I must be short, and shorts the short'ned day,
What winter hath to tell, now let him say.

WINTER.

Cold, moist, young flegmy winter now doth lye
In swaddling Clouts, like new born Infancy
Bound up with frosts, and furr'd with hail & snows,
And like an Infant, still it taller grows;
December is my first, and now the Sun
To th' Southward Tropick, his swift race doth run:
This moneth he's hous'd in horned Capricorn,
From thence he 'gins to length the shortned morn,
Through Christendome with great Feastivity,
Now's held, (but ghest) for blest Nativity,
Cold frozen January next comes in,
Chilling the blood and shrinking up the skin;
In Aquarius now keeps the long wisht Sun,
And Northward his unwearied Course doth run:
The day much longer then it was before,
The cold not lessened, but augmented more.
Now Toes and Ears, and Fingers often freeze,
And Travellers their noses sometimes leese.

Moist snowie Feburary is my last,
I care not how the winter time doth haste,
In Pisces now the golden Sun doth shine,
And Northward still approaches to the Line,
The rivers 'gin to ope, the snows to melt,
And some warm glances from his face are felt;
Which is increased by the lengthen'd day,
Until by's heat, he drives all cold away,
And thus the year in Circle runneth round:
Where first it did begin, in th' end its found.

With the final lines a rush of dissatisfaction came over the writer, and she added certain couplets, addressed to her father, for whom the whole set seems to have been originally written, and who may be responsible in part for the bald and didactic quality of most of her work.

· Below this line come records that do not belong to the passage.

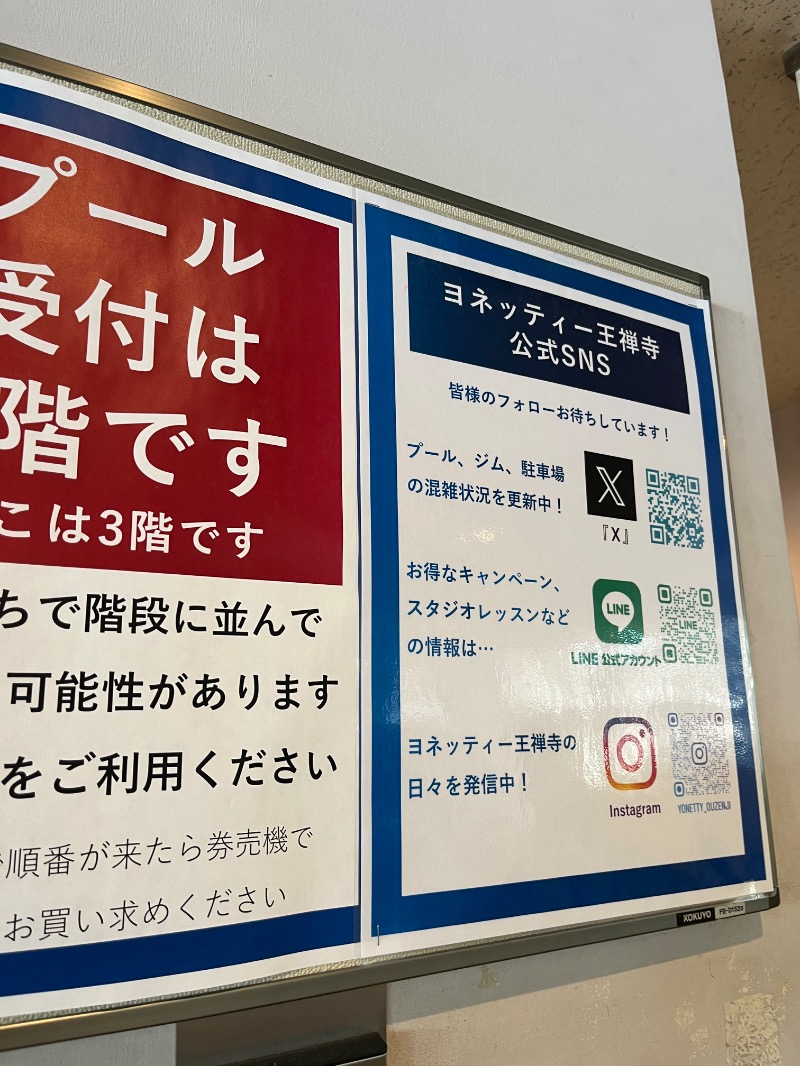 Kさんのヨネッティー王禅寺のサ活写真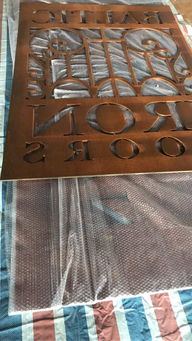 耐候板景觀 聊城財(cái)源特鋼生產(chǎn)廠 在線咨詢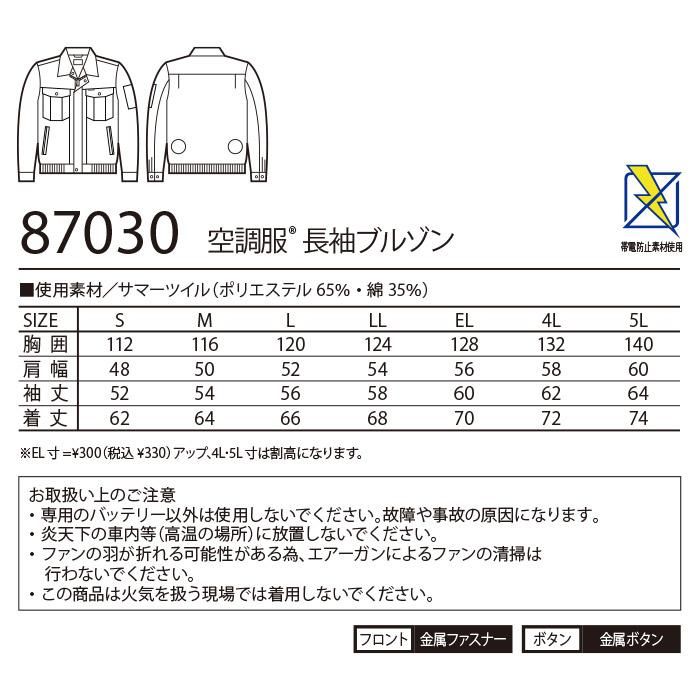 自重堂 87030-SET（スターターセット）｜空調服・EFウェア専門店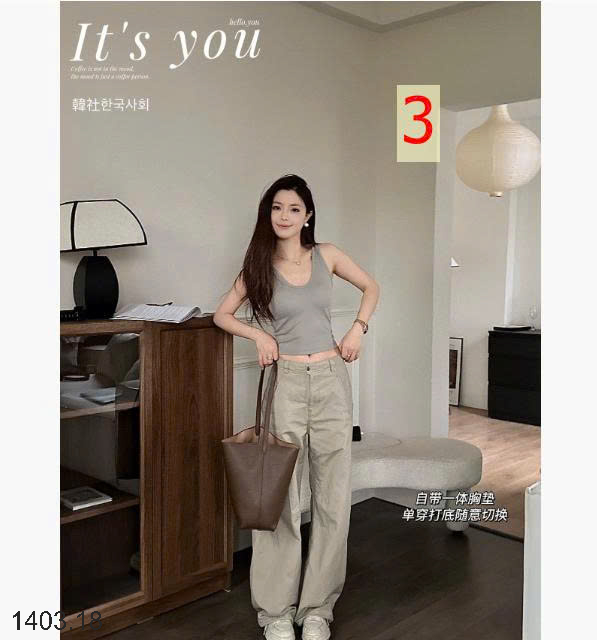 26HA1403.18 - ÁO THUN SÁT NÁCH NỮ CỔ V KÈM ĐỆM NGỰC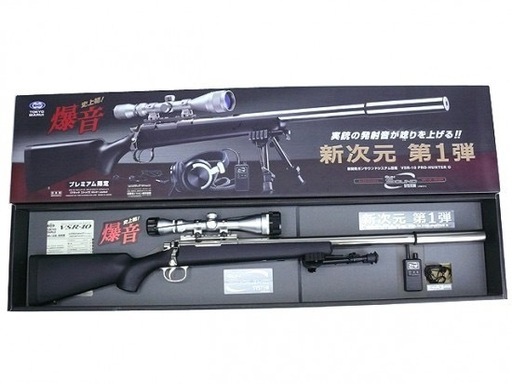 [東京マルイ] VSR-10 プロハンターG ブラックストック エアガン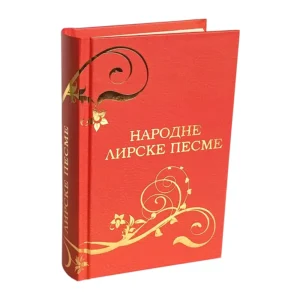 SRPSKE NARODNE LIRSKE PESME ZLATOTISAK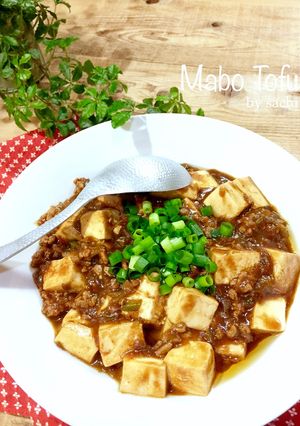 我が家の定番！麻婆豆腐-レシピのメイン写真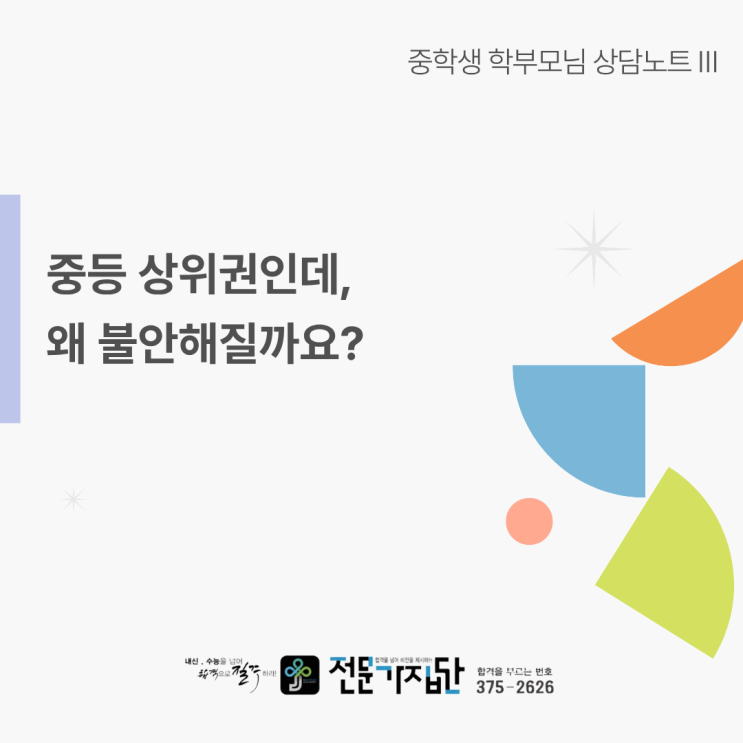  중등 상위권인데, 왜 불안해질까요?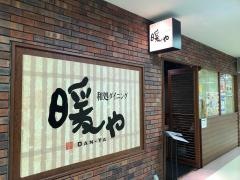 暖や　福島駅ピボット店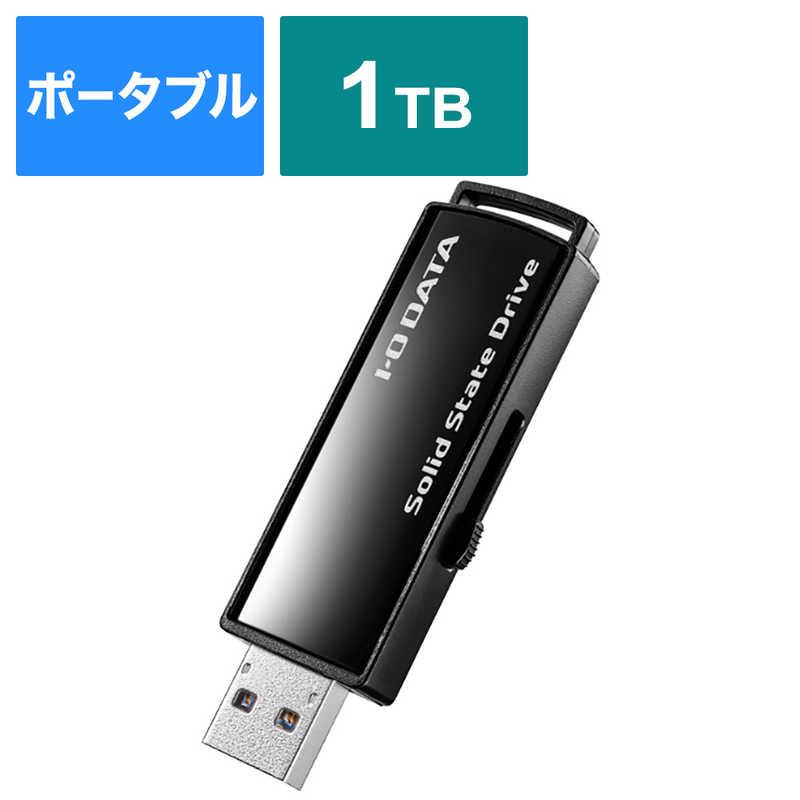 IOデータ 外付けSSD USB-A接続 (Chrome/Mac/Windows11/PS4対応 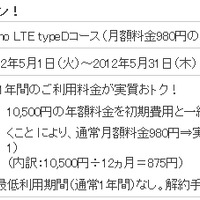 NTTドコモLTE対応SIMレンタルコースの「1年パック割キャンペーン」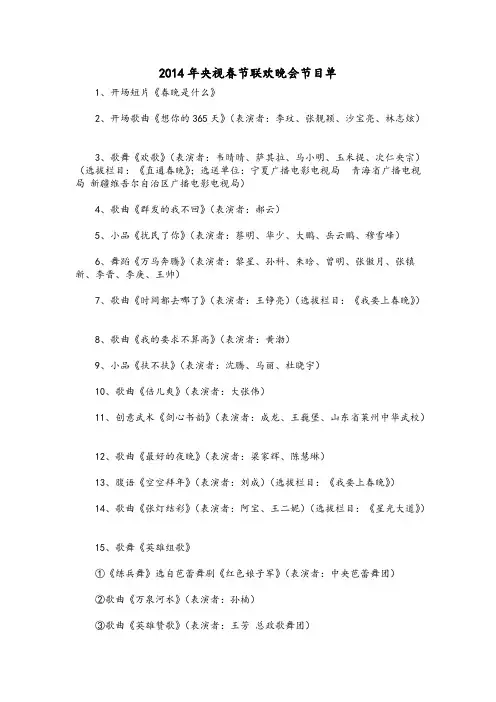【VIP专享】2014年央视春节联欢晚会节目单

My Subjects bare, my Brain is bad,
Or better Lines you should have had;
The first fell in so nat'rally,
I knew not how to pass it by;
The last, though bad I could not mend,
Accept therefore of what is pen'd,
And all the faults that you shall spy
Shall at your feet for pardon cry.

Mr. John Harvard Ellis has taken pains to compare various passages in her "Four Monarchies" with the sources from which her information was derived, showing a similarity as close as the difference between prose and verse would admit. One illustration of this will be sufficient. In the description of the murder of the philosopher Callisthenes by Alexander the Great, which occurs in her account of the Grecian Monarchy, she writes:

The next of worth that suffered after these,
Was learned, virtuous, wise Calisthenes,
Who loved his Master more than did the rest,
As did appear, in flattering him the least;
In his esteem a God he could not be,
Nor would adore him for a Deity.
For this alone and for no other cause,
Against his Sovereign, or against his Laws,
He on the Rack his Limbs in pieces rent,
Thus was he tortur'd till his life was spent
Of this unkingly act doth Seneca
This censure pass, and not unwisely say,
Of Alexander this the eternal crime,
Which shall not be obliterate by time.
Which virtue's fame can ne're redeem by far,
Nor all felicity of his in war.

When e're 'tis said he thousand thousands slew,
Yea, and Calisthenes to death he drew.
The mighty Persian King he over came,
Yea, and he killed Calisthenes of fame.
All countreyes, Kingdomes, Provinces he won,
From Hellespont, to the farthest Ocean.
All this he did, who knows not to be true?
But yet withal, Calisthenes he slew.
From Nacedon, his English did extend,
Unto the utmost bounds o' th' Orient,
All this he did, yea, and much more 'tis true,
But yet withal, Calisthenes he slew.